=== The exercise ===
Reproduce the records exactly, everything from the line containing "In this provided photo, among" down to the end of the records, with both ends included.

=== Record set ===
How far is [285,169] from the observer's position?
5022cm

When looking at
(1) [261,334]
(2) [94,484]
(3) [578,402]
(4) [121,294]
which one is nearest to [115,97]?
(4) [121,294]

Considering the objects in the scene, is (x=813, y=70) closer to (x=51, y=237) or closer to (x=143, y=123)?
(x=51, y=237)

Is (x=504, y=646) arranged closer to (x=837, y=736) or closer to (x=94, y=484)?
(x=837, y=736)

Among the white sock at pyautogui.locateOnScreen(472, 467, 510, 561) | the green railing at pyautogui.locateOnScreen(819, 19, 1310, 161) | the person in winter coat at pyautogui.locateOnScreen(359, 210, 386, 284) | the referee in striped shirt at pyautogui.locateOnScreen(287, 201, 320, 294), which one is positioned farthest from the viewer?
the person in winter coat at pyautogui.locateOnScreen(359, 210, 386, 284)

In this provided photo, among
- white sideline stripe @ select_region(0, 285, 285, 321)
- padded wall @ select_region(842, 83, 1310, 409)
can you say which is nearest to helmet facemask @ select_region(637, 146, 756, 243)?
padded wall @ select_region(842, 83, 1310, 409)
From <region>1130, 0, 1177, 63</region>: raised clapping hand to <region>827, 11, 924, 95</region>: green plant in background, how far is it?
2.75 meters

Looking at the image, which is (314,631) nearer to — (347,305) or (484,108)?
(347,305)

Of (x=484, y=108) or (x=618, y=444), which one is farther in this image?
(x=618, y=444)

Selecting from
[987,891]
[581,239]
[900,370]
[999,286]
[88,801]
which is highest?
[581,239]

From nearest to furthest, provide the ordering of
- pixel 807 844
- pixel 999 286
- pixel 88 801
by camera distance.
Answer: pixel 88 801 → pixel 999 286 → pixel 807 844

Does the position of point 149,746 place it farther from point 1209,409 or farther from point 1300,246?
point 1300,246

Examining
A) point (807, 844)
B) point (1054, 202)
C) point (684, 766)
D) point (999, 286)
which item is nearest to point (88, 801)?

=== Solution to this task ===
In this provided photo, among
- white sideline stripe @ select_region(0, 285, 285, 321)
- padded wall @ select_region(842, 83, 1310, 409)
can you say which is nearest to helmet facemask @ select_region(637, 146, 756, 243)?
padded wall @ select_region(842, 83, 1310, 409)
From <region>1130, 0, 1177, 63</region>: raised clapping hand to <region>827, 11, 924, 95</region>: green plant in background, how far is it?
2.75 meters

Looking at the image, which is (314,631) nearer to — (347,305) or (484,108)?
(347,305)

Of (x=484, y=108) or (x=618, y=444), which one is farther in this image?
(x=618, y=444)

Selecting from
[987,891]
[581,239]
[900,370]
[999,286]
[88,801]
which is highest?
[581,239]

From nearest to furthest, provide the ordering of
- pixel 807 844
- pixel 999 286
- pixel 88 801
by camera distance.
Answer: pixel 88 801 → pixel 999 286 → pixel 807 844

Does the position of point 149,746 place it farther from point 1209,409 or farther from point 1300,246?
point 1300,246

Examining
A) point (807, 844)
B) point (1054, 202)
C) point (684, 766)
D) point (999, 286)
which item is nearest to point (88, 801)?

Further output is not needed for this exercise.